*** Block opens ***

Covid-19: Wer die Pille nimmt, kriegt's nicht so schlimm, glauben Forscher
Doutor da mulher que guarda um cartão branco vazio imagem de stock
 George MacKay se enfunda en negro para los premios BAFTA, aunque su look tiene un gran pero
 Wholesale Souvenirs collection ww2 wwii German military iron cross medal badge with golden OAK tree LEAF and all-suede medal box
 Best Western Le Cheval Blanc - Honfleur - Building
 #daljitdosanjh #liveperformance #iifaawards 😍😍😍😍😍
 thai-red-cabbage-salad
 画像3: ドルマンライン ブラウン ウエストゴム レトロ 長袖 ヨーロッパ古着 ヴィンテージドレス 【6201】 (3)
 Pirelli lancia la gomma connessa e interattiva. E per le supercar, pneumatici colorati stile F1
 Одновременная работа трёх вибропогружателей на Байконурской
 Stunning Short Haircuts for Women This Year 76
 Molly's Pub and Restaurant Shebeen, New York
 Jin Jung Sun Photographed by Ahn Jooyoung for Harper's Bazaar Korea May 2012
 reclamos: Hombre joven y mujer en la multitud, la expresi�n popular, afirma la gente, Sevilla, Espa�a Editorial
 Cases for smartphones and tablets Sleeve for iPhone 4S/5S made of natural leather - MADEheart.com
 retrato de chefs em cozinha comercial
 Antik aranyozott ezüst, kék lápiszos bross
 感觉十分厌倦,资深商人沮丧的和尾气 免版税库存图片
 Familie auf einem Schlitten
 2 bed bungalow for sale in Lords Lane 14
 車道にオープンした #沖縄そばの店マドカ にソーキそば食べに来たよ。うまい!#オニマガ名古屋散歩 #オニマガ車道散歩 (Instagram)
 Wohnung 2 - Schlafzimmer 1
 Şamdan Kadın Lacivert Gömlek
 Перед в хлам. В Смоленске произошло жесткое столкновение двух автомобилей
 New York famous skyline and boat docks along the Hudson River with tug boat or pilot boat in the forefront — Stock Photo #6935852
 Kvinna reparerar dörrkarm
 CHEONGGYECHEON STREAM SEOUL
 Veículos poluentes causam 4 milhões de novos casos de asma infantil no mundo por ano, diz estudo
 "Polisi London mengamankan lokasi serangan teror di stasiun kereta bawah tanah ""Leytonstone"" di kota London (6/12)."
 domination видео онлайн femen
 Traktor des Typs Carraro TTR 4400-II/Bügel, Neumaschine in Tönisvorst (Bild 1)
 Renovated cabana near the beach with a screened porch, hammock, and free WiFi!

*** Block closes ***

* _Exercise objective_
For the string "York", show each line of the listing where it appears.

* _Written response_
 Molly's Pub and Restaurant Shebeen, New York
 New York famous skyline and boat docks along the Hudson River with tug boat or pilot boat in the forefront — Stock Photo #6935852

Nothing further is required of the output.